__Material provided__.
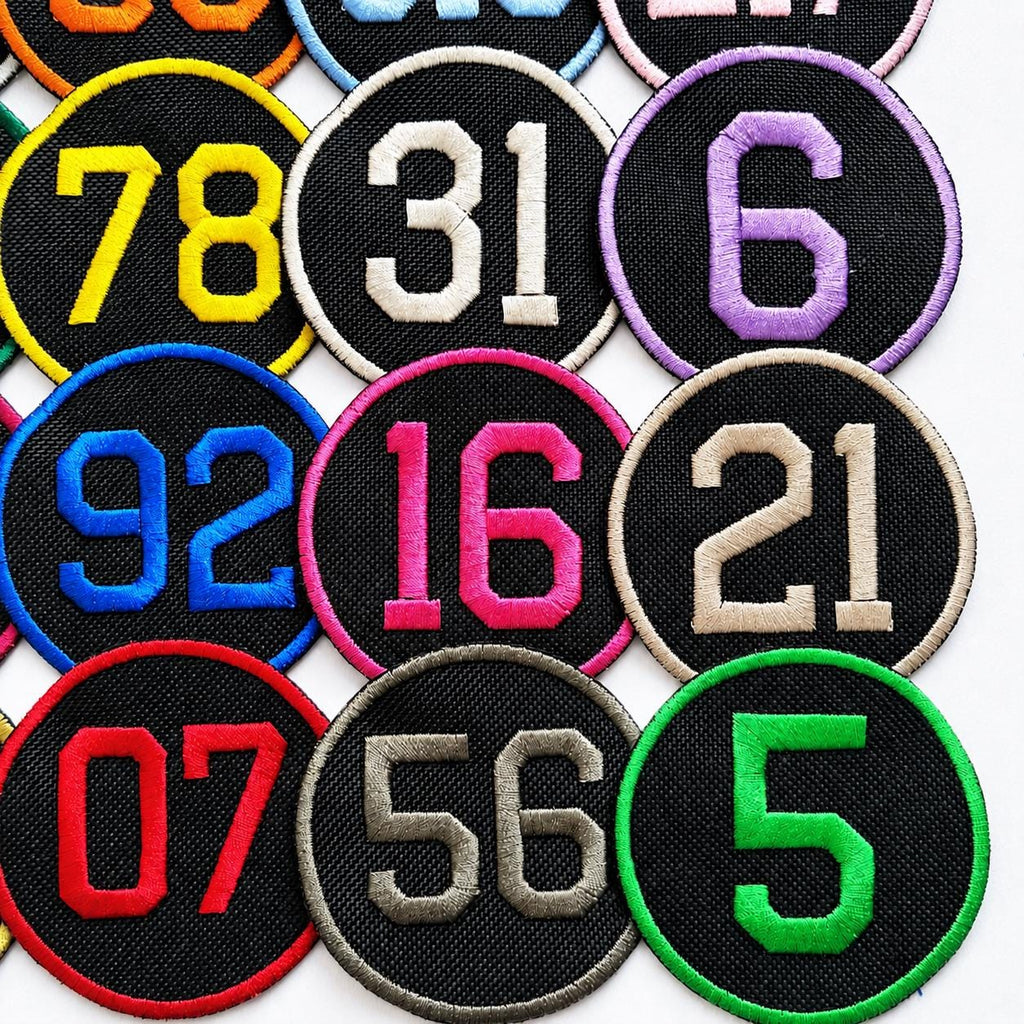 Personalised Embroidered Numbers Circle Patch Iron On & Sew On Custom Name Badge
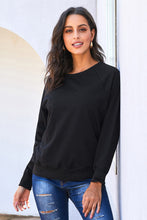 Load image into Gallery viewer, Round Neck Raglan Sleeve Exposed Seam Sweatshirt
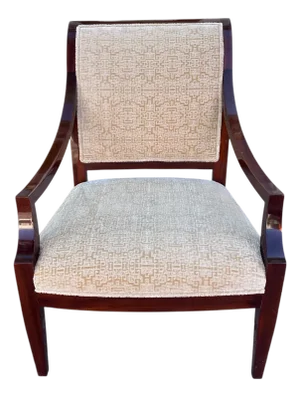 J. Robert Scott Mahogany & Cut Velvet Art Deco Lounge Chair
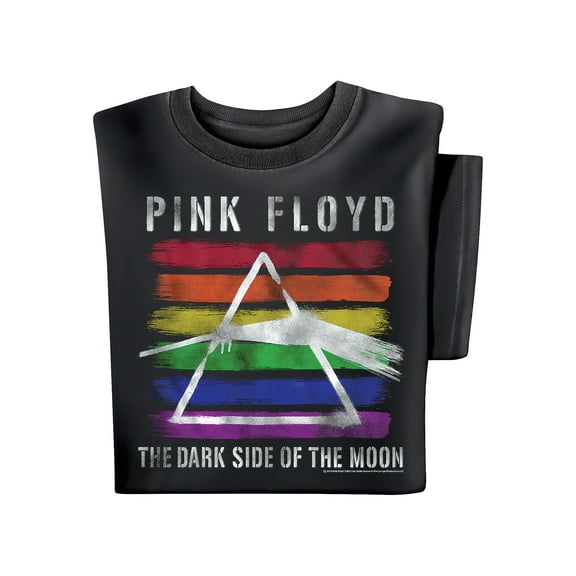 Collections Etc Unisex Pink Floyd Dark Side of the Moon Rainbow T-shirt Black Large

__Task instructions__. Set down the material once more, exactly, with the pictures omitted.

__Expected answer__.
 Personalised Embroidered Numbers Circle Patch Iron On & Sew On Custom Name Badge
 Load image into Gallery viewer, Round Neck Raglan Sleeve Exposed Seam Sweatshirt
 J. Robert Scott Mahogany & Cut Velvet Art Deco Lounge Chair
 Collections Etc Unisex Pink Floyd Dark Side of the Moon Rainbow T-shirt Black Large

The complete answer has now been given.